Overwhelming, never-ending joy will crown their heads with happiness and delight
while desperation and depression melt away.
12 Eternal One: I am the One who comforts you and gives you peace.
So why are you afraid of human beings?
The children of men are only grass; they’ll wither and die.
13 Have you forgotten Me, the One who made you and the whole world,
who stretched out the skies and made sure the earth’s foundations?
Yet you constantly worry about others—how they hate and might harm you.
But their anger counts for nothing.
14 In an instant, those who cower in fear and trepidation will be free to go in confidence;
they won’t die in chains or suffer from hunger.
15 Because I, the Eternal, am your God,
I can make the oceans roil with storm and roll with great waves.
They call Me, the Eternal, Commander of heavenly armies.
16 I have given you My words to speak and protected you with the shadow of My hand.
I am the One who pulled the skies tight and made the earth rock solid.
And I am the same who said to Zion, “You are indeed Mine!”
17 Get up. Get up, and get moving! Stand up, Jerusalem,
you who have experienced firsthand the punishing anger of God.
You have drunk that terrible cup to the last gritty drop,
and it left you reeling, drunk on distress.
18 Ah, poor Jerusalem! No one comes to guide her along.

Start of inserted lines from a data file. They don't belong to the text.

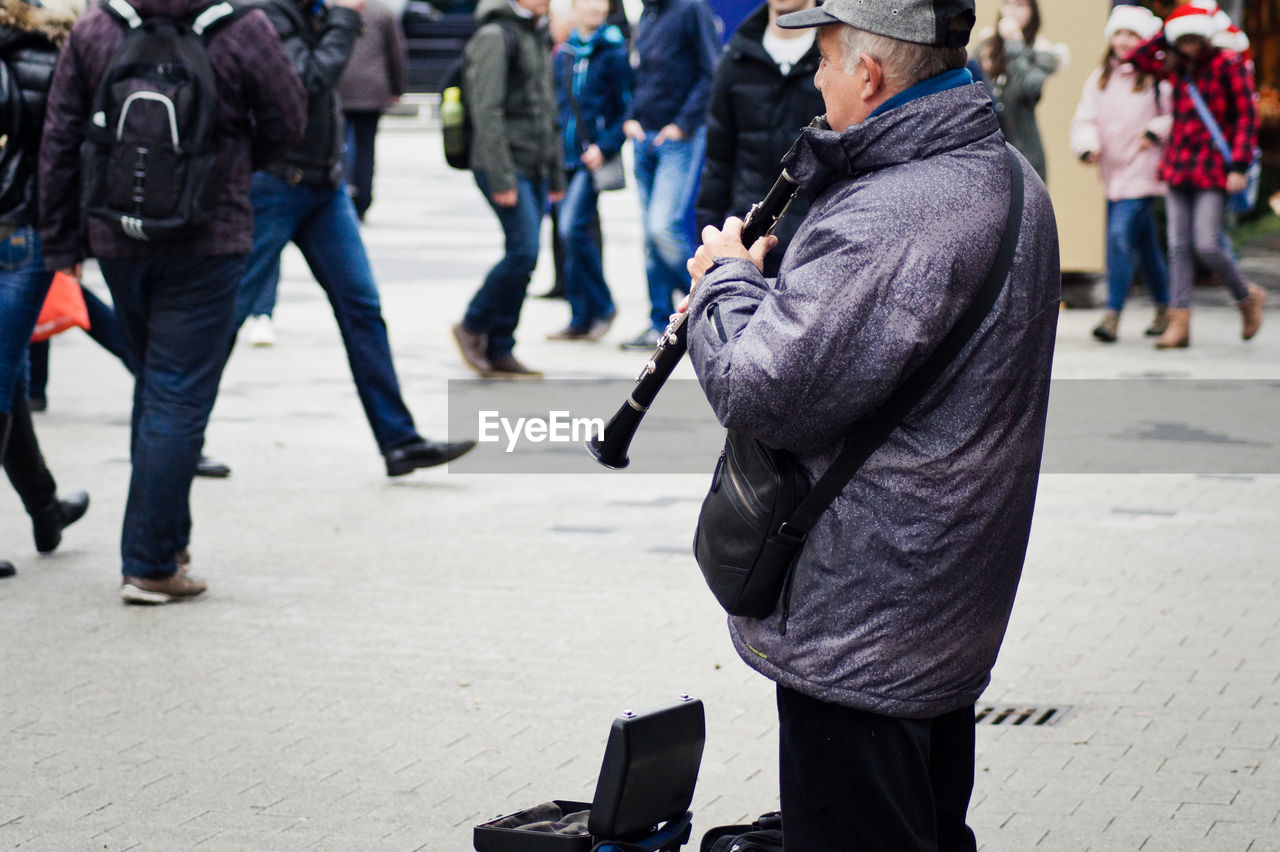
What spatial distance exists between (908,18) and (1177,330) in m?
8.48

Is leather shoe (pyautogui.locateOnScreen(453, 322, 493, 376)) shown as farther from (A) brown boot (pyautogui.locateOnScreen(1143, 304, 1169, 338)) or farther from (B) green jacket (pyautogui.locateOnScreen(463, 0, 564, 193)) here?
(A) brown boot (pyautogui.locateOnScreen(1143, 304, 1169, 338))

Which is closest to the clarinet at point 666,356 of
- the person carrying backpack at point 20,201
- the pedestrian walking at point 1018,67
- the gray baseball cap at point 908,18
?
the gray baseball cap at point 908,18

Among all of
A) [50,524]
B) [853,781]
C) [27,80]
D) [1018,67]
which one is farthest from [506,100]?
[853,781]

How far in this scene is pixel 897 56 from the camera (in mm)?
2525

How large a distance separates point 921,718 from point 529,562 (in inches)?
141

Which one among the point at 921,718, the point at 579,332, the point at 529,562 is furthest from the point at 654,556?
the point at 579,332

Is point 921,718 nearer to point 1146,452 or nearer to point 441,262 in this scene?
point 1146,452

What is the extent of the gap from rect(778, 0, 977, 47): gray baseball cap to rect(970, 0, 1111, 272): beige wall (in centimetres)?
1025

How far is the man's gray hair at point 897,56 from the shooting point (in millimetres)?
2521

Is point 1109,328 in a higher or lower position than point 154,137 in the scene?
lower

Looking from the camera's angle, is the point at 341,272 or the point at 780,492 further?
the point at 341,272

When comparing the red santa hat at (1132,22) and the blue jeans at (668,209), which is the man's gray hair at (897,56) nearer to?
the blue jeans at (668,209)

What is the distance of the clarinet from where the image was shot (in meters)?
2.75

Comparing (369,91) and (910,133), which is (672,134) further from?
(910,133)
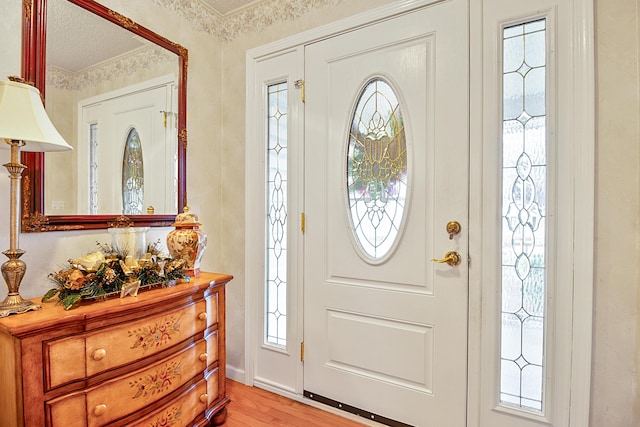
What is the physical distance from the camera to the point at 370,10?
187 centimetres

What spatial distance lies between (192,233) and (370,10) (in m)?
1.59

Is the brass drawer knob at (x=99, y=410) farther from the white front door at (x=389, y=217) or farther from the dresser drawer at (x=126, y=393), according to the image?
the white front door at (x=389, y=217)

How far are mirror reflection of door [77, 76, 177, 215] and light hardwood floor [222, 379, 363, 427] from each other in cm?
131

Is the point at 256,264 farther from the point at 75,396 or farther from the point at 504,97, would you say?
the point at 504,97

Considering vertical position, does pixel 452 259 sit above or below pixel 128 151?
below

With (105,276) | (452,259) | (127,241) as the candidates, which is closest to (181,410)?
(105,276)

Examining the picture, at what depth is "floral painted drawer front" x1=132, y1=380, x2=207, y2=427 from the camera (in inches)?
56.2

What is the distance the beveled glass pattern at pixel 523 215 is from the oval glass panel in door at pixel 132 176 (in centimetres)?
195

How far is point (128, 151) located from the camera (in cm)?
187

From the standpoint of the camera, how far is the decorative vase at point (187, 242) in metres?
1.77

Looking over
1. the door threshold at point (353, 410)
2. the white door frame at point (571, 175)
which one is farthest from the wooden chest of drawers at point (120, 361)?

Of all her people, all the ones whom the city nurtured and raised to adulthood,
None take her hand now in her stupor of pain.
19 Twin disasters have befallen you:
devastation and destruction, famine and war.
Who can relieve your anguish and pain?
Who is left to provide comfort?
20 Her people are lying around on every corner,
weary and faint, like an antelope trapped in a net.
Each is overcome with the Eternal’s anger; each suffers His rebuke.
21 But now, listen! Listen, you who are miserable,
you who are intoxicated, but not on wine.
22 The Lord, your God, the Eternal, who pleads for His people, has this to say:
Eternal One: Look! I have taken away the cup that left you reeling—the cup of My anger—
and sobered you up; I will never make you drink it again.
23 And I will give that drink to those who abused and oppressed you—
who ordered you, “Get down so we can walk all over you.”
And your backs became the ground they walked on, the streets they passed by.